**WORK TO COMPLETE**
What is needed is a faithful copy of all the entries, with no pictures in it.

**EXTRACTED DATA**

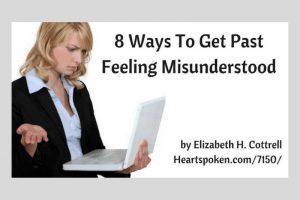 Get Past Feeling Misunderstood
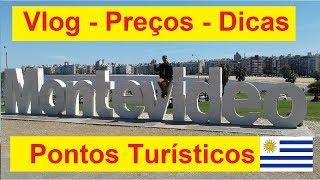 Viagem Montevideo Parte 1 - Dicas - Preços
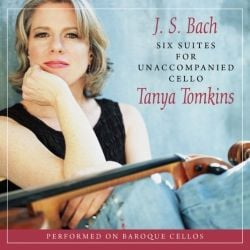 Tanya Tomkins: J. S. Bach, Six Suites for Unaccompanied Cello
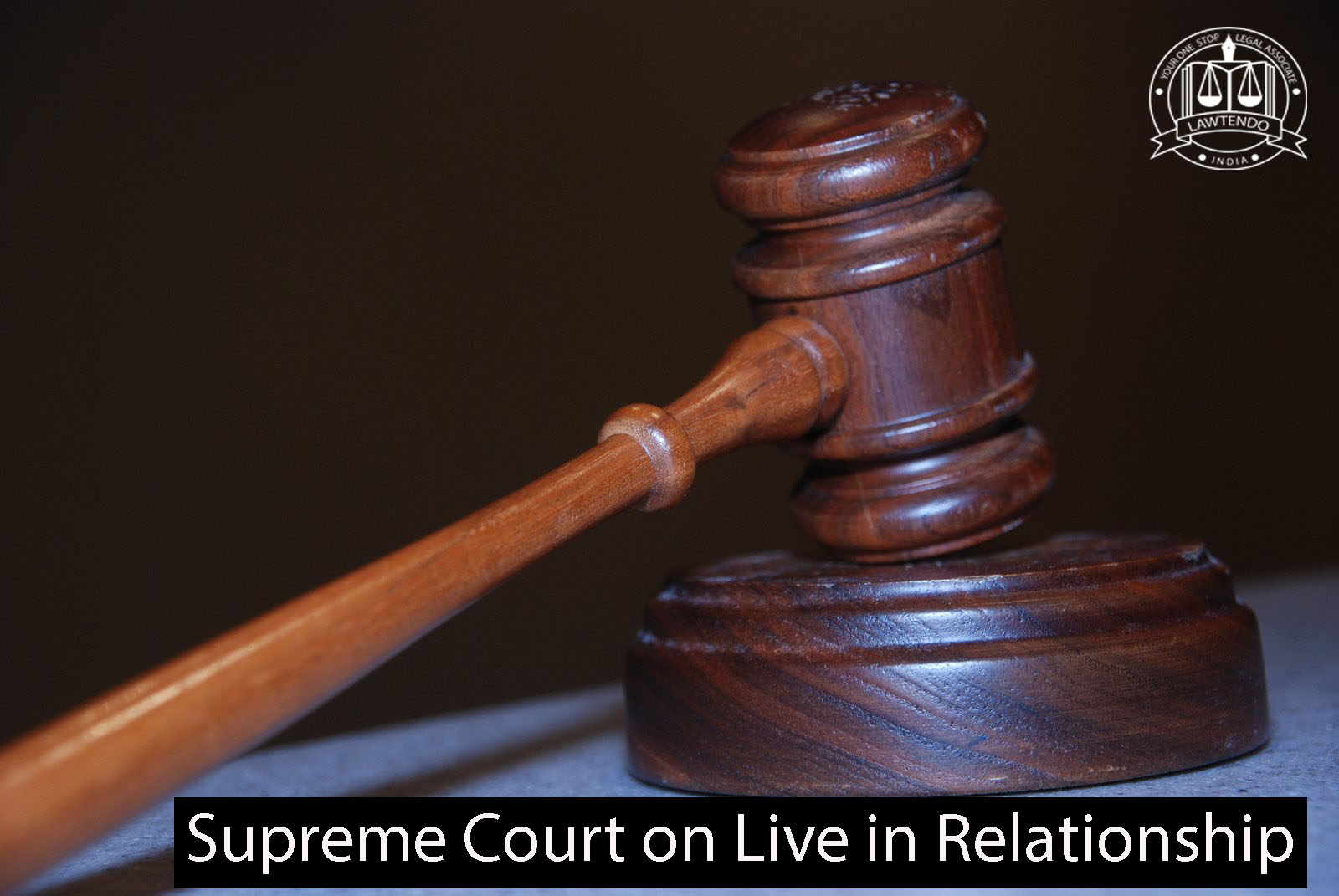 Supreme Court on Live- in Relationship : A Right to Life
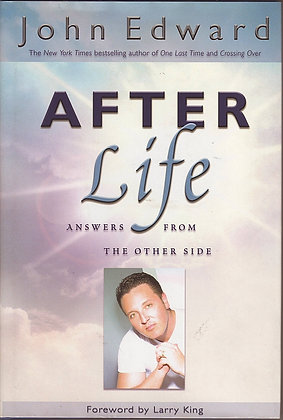 After Life: Answers from the Other Side, John Edward, 9781932128062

**TASK RESULT**
 Get Past Feeling Misunderstood
 Viagem Montevideo Parte 1 - Dicas - Preços
 Tanya Tomkins: J. S. Bach, Six Suites for Unaccompanied Cello
 Supreme Court on Live- in Relationship : A Right to Life
 After Life: Answers from the Other Side, John Edward, 9781932128062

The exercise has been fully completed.